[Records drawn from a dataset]
╭──

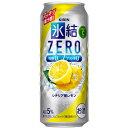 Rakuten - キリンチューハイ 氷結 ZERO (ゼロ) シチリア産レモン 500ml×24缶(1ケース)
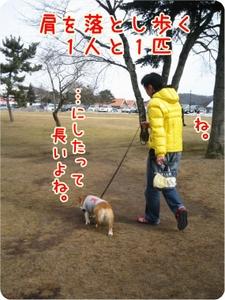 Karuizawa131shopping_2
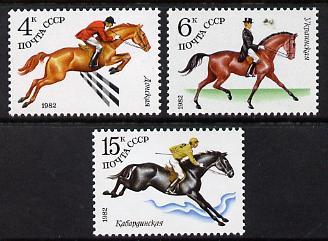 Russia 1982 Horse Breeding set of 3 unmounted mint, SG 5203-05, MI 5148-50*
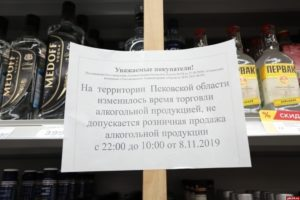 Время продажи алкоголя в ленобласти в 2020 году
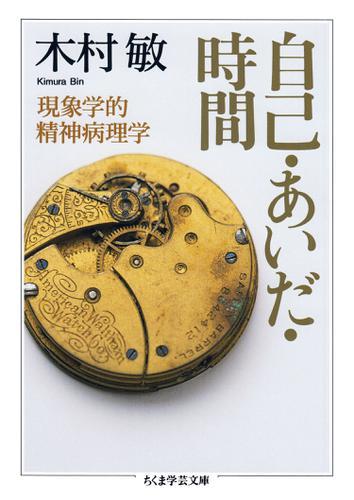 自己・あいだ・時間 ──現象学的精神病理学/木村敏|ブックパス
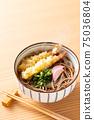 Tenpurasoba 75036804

╰──

Both ends included, copy the lines from the one holding "Karuizawa131shopping_2" to the last line of the entries exactly, with all pictures left out.

**Result for this task:**
 Karuizawa131shopping_2
 Russia 1982 Horse Breeding set of 3 unmounted mint, SG 5203-05, MI 5148-50*
 Время продажи алкоголя в ленобласти в 2020 году
 自己・あいだ・時間 ──現象学的精神病理学/木村敏|ブックパス
 Tenpurasoba 75036804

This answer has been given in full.